### Directions
Reproduce every one of the following records word for word, changing nothing.

### Entries provided
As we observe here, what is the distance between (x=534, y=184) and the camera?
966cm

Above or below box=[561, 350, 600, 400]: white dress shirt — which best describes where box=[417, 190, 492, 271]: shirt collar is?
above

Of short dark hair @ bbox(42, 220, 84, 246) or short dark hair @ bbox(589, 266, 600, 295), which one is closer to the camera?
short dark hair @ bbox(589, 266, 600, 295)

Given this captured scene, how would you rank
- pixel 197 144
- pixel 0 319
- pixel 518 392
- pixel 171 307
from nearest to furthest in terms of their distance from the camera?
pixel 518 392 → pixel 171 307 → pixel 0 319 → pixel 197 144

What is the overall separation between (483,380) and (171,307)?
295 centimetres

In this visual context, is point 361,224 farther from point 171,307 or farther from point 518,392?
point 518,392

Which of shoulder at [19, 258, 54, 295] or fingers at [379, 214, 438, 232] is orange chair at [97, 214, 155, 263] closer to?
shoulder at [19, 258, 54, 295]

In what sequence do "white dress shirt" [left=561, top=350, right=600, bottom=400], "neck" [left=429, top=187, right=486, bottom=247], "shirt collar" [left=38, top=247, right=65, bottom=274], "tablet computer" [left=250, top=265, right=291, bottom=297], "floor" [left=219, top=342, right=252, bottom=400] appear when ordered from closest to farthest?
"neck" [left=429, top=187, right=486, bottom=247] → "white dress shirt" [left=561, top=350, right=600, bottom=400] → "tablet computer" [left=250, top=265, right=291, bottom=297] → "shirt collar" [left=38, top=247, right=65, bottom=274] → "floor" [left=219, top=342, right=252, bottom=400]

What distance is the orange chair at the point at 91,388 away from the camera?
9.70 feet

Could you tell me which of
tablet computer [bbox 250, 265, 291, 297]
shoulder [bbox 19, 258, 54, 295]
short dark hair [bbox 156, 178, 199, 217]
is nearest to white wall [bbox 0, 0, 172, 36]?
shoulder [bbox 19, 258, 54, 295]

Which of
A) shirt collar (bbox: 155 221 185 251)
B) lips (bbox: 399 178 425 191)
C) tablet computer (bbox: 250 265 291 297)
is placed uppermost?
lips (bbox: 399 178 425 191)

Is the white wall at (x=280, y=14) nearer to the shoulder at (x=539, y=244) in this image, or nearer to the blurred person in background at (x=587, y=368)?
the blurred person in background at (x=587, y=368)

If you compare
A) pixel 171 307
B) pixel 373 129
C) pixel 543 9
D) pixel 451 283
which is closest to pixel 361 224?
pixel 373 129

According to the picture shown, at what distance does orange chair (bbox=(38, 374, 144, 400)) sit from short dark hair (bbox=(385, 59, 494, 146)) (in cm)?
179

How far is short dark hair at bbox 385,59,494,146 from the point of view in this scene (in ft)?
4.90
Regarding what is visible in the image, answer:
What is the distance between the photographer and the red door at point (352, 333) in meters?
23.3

### Written answer
As we observe here, what is the distance between (x=534, y=184) and the camera?
966cm

Above or below box=[561, 350, 600, 400]: white dress shirt — which best describes where box=[417, 190, 492, 271]: shirt collar is?
above

Of short dark hair @ bbox(42, 220, 84, 246) or short dark hair @ bbox(589, 266, 600, 295), which one is closer to the camera?
short dark hair @ bbox(589, 266, 600, 295)

Given this captured scene, how would you rank
- pixel 197 144
- pixel 0 319
- pixel 518 392
- pixel 171 307
from nearest to furthest in terms of their distance from the camera?
pixel 518 392 → pixel 171 307 → pixel 0 319 → pixel 197 144

What is the overall separation between (483,380) and (171,307)?
295 centimetres

In this visual context, is point 361,224 farther from point 171,307 or farther from point 518,392?
point 518,392

Which of shoulder at [19, 258, 54, 295] or fingers at [379, 214, 438, 232] is orange chair at [97, 214, 155, 263] closer to?
shoulder at [19, 258, 54, 295]

In what sequence do "white dress shirt" [left=561, top=350, right=600, bottom=400], "neck" [left=429, top=187, right=486, bottom=247], "shirt collar" [left=38, top=247, right=65, bottom=274], "tablet computer" [left=250, top=265, right=291, bottom=297], "floor" [left=219, top=342, right=252, bottom=400] appear when ordered from closest to farthest?
"neck" [left=429, top=187, right=486, bottom=247] → "white dress shirt" [left=561, top=350, right=600, bottom=400] → "tablet computer" [left=250, top=265, right=291, bottom=297] → "shirt collar" [left=38, top=247, right=65, bottom=274] → "floor" [left=219, top=342, right=252, bottom=400]

What distance is the orange chair at the point at 91,388 away from the camera?
9.70 feet

Could you tell me which of
tablet computer [bbox 250, 265, 291, 297]
shoulder [bbox 19, 258, 54, 295]
short dark hair [bbox 156, 178, 199, 217]
is nearest to white wall [bbox 0, 0, 172, 36]?
shoulder [bbox 19, 258, 54, 295]

Which of
A) shirt collar (bbox: 155 221 185 251)
B) lips (bbox: 399 178 425 191)
C) tablet computer (bbox: 250 265 291 297)
is placed uppermost?
lips (bbox: 399 178 425 191)

Is the white wall at (x=280, y=14) nearer to the shoulder at (x=539, y=244) in this image, or nearer to the blurred person in background at (x=587, y=368)?
the blurred person in background at (x=587, y=368)

If you compare
A) pixel 171 307
B) pixel 373 129
C) pixel 543 9
D) pixel 451 283
which is closest to pixel 361 224?
pixel 373 129

According to the picture shown, at what distance does orange chair (bbox=(38, 374, 144, 400)) sit from short dark hair (bbox=(385, 59, 494, 146)) (in cm)?
179

How far is short dark hair at bbox 385,59,494,146 from the point of view in this scene (in ft)?
4.90
Regarding what is visible in the image, answer:
What is the distance between the photographer and the red door at point (352, 333) in meters?
23.3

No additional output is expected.